次の資料に出てくる「gull's white head」をすべて「gull's head」に更新し、それ以外は一切変えずに全行を書き直せ。画像は回答に含めないこと。
-=-=-
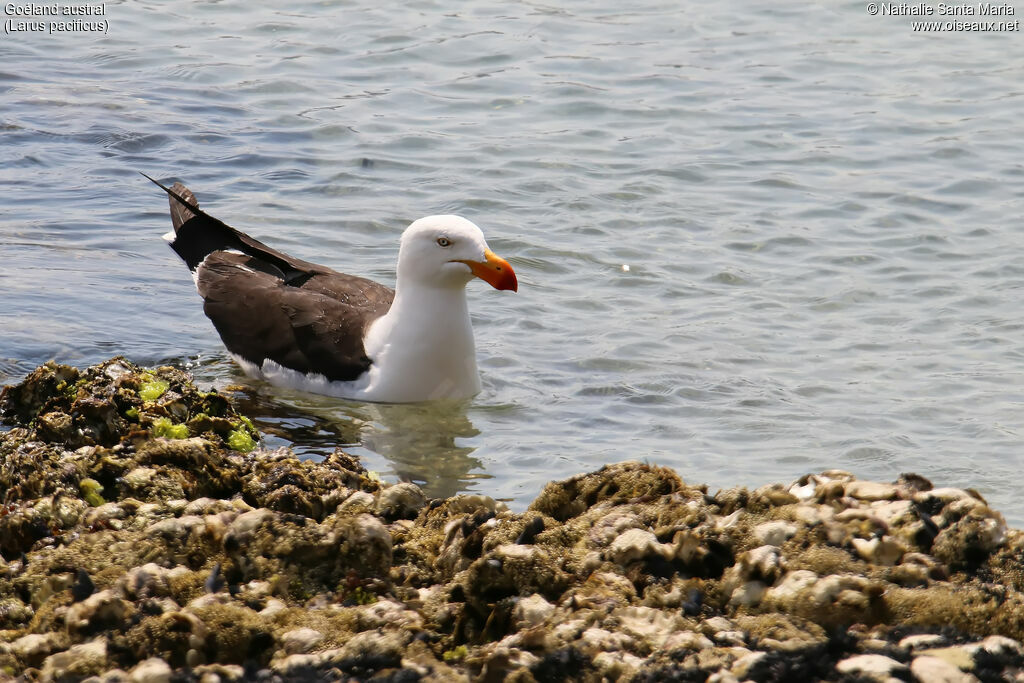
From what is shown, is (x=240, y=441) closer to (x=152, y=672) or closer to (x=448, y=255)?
(x=152, y=672)

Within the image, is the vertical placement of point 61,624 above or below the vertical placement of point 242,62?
below

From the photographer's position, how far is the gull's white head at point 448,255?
7.41 m

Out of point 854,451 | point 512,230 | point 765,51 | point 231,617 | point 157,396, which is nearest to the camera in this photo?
point 231,617

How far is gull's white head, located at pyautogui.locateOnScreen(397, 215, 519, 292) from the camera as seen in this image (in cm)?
741

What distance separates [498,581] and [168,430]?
2.03 meters

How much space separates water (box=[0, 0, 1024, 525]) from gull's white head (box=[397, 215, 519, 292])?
2.62 ft

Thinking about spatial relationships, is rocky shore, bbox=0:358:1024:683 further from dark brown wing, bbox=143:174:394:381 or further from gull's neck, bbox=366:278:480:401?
dark brown wing, bbox=143:174:394:381

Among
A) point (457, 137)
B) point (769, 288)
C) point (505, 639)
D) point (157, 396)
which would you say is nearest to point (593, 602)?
point (505, 639)

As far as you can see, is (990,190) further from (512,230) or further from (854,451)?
(854,451)

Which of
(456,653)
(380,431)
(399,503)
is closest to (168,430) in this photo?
(399,503)

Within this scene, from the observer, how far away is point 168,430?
4.88 m

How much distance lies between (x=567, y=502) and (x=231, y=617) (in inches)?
50.1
-=-=-
回答:
From what is shown, is (x=240, y=441) closer to (x=152, y=672) or closer to (x=448, y=255)?
(x=152, y=672)

Within the image, is the vertical placement of point 61,624 above or below the vertical placement of point 242,62?
below

From the photographer's position, how far is the gull's head at point 448,255?
7.41 m

Out of point 854,451 | point 512,230 | point 765,51 | point 231,617 | point 157,396, which is nearest to the camera in this photo?
point 231,617

How far is gull's head, located at pyautogui.locateOnScreen(397, 215, 519, 292) from the camera as seen in this image (in cm)?
741

What distance separates [498,581] and [168,430]?
2.03 meters

How much space separates water (box=[0, 0, 1024, 525]) from gull's head (box=[397, 215, 519, 292])?
2.62 ft

Thinking about spatial relationships, is rocky shore, bbox=0:358:1024:683 further from dark brown wing, bbox=143:174:394:381 or further from gull's neck, bbox=366:278:480:401?
dark brown wing, bbox=143:174:394:381

Among
A) point (457, 137)
B) point (769, 288)
C) point (505, 639)
D) point (157, 396)
which would you say is nearest to point (593, 602)?
point (505, 639)

As far as you can see, is (990,190) further from (512,230) or further from (854,451)?
(854,451)

Which of
(456,653)
(380,431)
(399,503)
is closest to (168,430) in this photo?
(399,503)

Within this scene, from the observer, how far away is point 168,430?
4.88 m

How much distance lies between (x=567, y=502) and (x=231, y=617) (in inches)?
50.1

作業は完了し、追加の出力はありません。